Collins is the quintessential early 21st century GOP 'moderate'. But Cotton and Paul definitely are not. Far from it, though Paul's politics are certainly as idiosyncratic as they are consistently rightwing. But look at their states: Arkansas and Kentucky. These are both poor states, both states which took Medicaid expansion and both saw huge increases in the number of enrollees who got health insurance under Medicaid expansion. This doesn't include insurance through exchanges.
Total Medicaid/CHIP enrollment went up 69% since Obamacare in Arkansas. In absolute numbers, enrollments went up over 385,000. That total went up 102% in Kentucky. In absolute numbers, that was over 620,000 new enrollees. These are needless to say big, big numbers. Kentucky has by far the biggest increase of any state on a per capita basis and Arkansas isn't far behind. I do not think it's any accident that these two happen to be hold outs. (Maine's Gov LePage vetoed Medicaid expansion; but more than 87,000 Mainers have insurance the ACA exchange.)

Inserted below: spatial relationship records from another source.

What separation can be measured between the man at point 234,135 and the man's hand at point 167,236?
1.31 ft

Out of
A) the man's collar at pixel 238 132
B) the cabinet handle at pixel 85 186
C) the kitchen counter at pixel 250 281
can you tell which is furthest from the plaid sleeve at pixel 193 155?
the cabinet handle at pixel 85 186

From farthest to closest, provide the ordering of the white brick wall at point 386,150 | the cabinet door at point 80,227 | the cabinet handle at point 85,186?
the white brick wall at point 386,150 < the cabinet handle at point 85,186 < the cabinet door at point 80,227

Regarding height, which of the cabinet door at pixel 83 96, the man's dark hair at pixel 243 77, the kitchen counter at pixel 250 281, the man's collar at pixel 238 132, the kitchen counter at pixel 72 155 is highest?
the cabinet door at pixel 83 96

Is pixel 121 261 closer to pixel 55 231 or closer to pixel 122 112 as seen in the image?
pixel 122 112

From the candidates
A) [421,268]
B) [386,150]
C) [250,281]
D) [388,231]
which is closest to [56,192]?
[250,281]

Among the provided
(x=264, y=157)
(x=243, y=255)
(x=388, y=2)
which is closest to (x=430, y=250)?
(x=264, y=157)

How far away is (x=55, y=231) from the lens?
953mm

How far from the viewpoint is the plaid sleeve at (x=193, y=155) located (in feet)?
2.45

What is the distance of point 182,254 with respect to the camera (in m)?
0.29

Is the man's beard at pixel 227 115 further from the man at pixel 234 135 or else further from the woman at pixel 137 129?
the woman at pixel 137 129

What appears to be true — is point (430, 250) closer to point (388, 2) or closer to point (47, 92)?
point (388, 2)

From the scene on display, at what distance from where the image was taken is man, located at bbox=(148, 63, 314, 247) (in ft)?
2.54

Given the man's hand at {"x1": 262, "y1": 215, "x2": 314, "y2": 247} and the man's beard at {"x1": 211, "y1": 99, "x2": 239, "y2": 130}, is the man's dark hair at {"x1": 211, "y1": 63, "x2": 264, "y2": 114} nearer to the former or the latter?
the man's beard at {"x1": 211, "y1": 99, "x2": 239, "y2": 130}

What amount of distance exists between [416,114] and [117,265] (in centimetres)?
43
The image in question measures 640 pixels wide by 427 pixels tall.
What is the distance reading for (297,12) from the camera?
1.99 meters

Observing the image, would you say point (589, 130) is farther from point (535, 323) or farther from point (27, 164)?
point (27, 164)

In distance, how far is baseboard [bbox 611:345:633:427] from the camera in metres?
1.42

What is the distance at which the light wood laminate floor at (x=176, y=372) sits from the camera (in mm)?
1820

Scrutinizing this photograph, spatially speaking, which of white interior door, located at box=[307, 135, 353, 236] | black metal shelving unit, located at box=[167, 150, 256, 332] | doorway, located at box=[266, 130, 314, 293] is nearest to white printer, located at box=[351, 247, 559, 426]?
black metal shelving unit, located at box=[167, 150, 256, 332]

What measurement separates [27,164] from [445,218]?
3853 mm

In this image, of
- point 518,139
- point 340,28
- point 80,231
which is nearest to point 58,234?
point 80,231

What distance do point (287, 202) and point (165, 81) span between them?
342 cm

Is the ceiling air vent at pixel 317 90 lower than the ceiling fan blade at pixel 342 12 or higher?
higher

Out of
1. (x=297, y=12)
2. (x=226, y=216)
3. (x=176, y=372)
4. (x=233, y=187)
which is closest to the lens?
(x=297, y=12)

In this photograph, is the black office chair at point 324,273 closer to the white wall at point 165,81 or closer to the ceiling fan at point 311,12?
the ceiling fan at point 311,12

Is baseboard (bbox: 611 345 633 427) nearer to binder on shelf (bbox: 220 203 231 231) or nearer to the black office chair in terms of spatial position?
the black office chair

Whether these senators will stick to their guns and effectively block repeal absent replacement I don't know. I'd say be skeptical. But it highlights another point. These used to be very Democratic states, in significant measure because they're generally poor and benefit a lot from federal programs like Obamacare - and earlier ones like Social Security, Medicare and so forth. Both have shifted hard to the GOP as cultural and social issues have grown more salient and as the urban/rural divide has aligned more closely with partisanship.
But this could be a case where these underlying socio-economic realities come back to the surface. There are a lot of people benefiting from Obamacare in these two states. I think Cotton and Paul know that.